Fair warning: this post is a bit of a ramble.
It’s been a difficult few years for DH and DBF and myself. We’re all orphans, now, and that brings with it all sorts of challenges. Dealing with the various estates (though calling them that sounds much more grand than they are) brings a host of issues that are annoying and heart-wrenching at the same time. Two of the three are settled; still waiting on the third. (Anyone interested in a mid-century ranch home in the Milwaukee area?)
We’re all struggling with the aftermath and working through how to live with the gaping hole that has been left by the loss of our parents. For the most part we’re doing fairly well. As I try to heal, I am determined to pursue joy wherever and whenever possible, and to actively search for the activities and people that are affirming and positive and creative and, well, joyful. Get back to doing the things I loved to do that have fallen by the wayside.
DH presented me with a number of lovely gifts this Christmas, the most meaningful of which was a gift certificate for voice lessons. Once upon a time, I had a good singing voice. As in, people would frequently tell me I should be on Broadway, or sing professionally. I sang in theatrical productions, I sang in an acapella jazz group, I for sang innumerable weddings, I sang with a Big Band, I sang for fun. Being a singer is so central to my being that I still think of myself that way…..but I haven’t sung in almost 10 years. Part of it, weirdly, is the lack of a commute. When I lived in the Big City, my daily commute was almost an hour each way. I sang almost every day on that commute, which kept my voice in relatively good shape.

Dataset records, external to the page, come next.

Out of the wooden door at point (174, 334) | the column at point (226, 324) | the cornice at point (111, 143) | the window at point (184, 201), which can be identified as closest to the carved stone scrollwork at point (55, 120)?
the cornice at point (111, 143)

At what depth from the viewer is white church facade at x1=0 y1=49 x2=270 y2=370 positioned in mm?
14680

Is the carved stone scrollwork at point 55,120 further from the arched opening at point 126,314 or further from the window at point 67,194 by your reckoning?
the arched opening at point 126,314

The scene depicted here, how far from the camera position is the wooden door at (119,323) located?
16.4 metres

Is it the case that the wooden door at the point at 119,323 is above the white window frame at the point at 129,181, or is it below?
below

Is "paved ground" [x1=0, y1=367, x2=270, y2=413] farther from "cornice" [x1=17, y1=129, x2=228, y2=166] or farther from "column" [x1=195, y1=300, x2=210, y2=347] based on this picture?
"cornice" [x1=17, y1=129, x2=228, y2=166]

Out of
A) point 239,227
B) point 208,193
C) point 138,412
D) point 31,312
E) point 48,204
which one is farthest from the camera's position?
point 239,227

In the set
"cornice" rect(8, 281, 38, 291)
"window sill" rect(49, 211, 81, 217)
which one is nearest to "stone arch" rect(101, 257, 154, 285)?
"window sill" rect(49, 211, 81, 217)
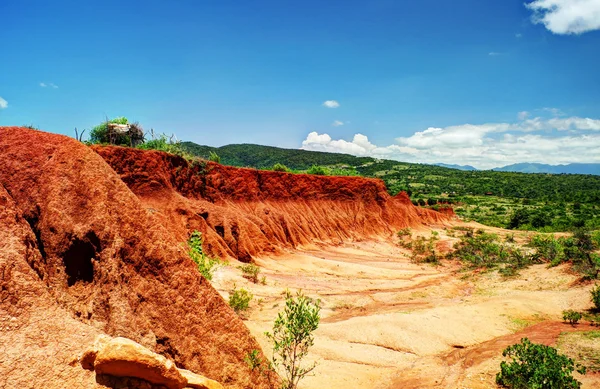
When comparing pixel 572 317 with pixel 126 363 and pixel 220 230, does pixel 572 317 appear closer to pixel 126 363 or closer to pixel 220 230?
pixel 126 363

Now, however, DH and I live 10 minutes from work. Not much time to work up a good set. Every now and then I drive somewhere further away and try to sing, but having not sung regularly has made my voice weaken and shrivel to the point that I cringe at the sound coming out of my mouth. (I feel like those American Idol wannabes that proclaim they’re wonderful singers and then have a perfectly awful audition.) I have shared my situation with friends, and a few of them demanded that I get back to singing, pronto. Enter DH and his lovely gift. I’m hoping that some voice lessons will help to get my voice, if not back to what it once was, at least to an acceptable status.
Meanwhile, I’m also wanting to do more pottery, and have decided to purchase a kiln of my own. The electrician will be giving me an estimate soon, and I’m planning to get things set up in spring. Creating something useful and charming and occasionally beautiful is good for the soul. Having the tools at my ready is a luxury I am able to have thanks to my parents and a small inheritance. I found out recently that my Mother and DBF had been secretly on the hunt for a kiln for me a few years ago; to purchase one now feels like a gift from mom.
And then there’s travel. I adore traveling. Unfortunately, DH and I haven’t been able to travel much; our last official vacation was in 2008. It’s ridiculous. Travel is absolutely on my list for this year.
DH, for his part, is getting back to bowling. He really loves to bowl, and is (or was) a seriously good bowler. A few of his bowling balls cracked, having been stored in the garage. Not a good idea, apparently, in our frigid climate. He’s on the hunt for a new bowling ball or two. (Yes, bowlers will have a few of them. Who knew?)
DBF is working on Book Two, which is seriously exciting. You can follow her writing here, by the way. She’s redecorating/remodeling/redoing her home, too, and it’s amazing to see her imaginings come to fruition. DBF was doing Pinterest before there was such a thing. She had binders of photos cut from magazines of rooms and fabrics and colors and arrangements, all in the name of someday having a room or home that looked like that. Well, she has. Her home is beautiful and elegant and welcoming all at the same time, and looks like one of those Pinterest photos that someone would pin for their own inspiration. She and her DH have added a master wing onto the house, which I have yet to see. From the photos, it looks amazing.
We’re doing okay. It’s going to be a joyful year. Amen. Let it be so.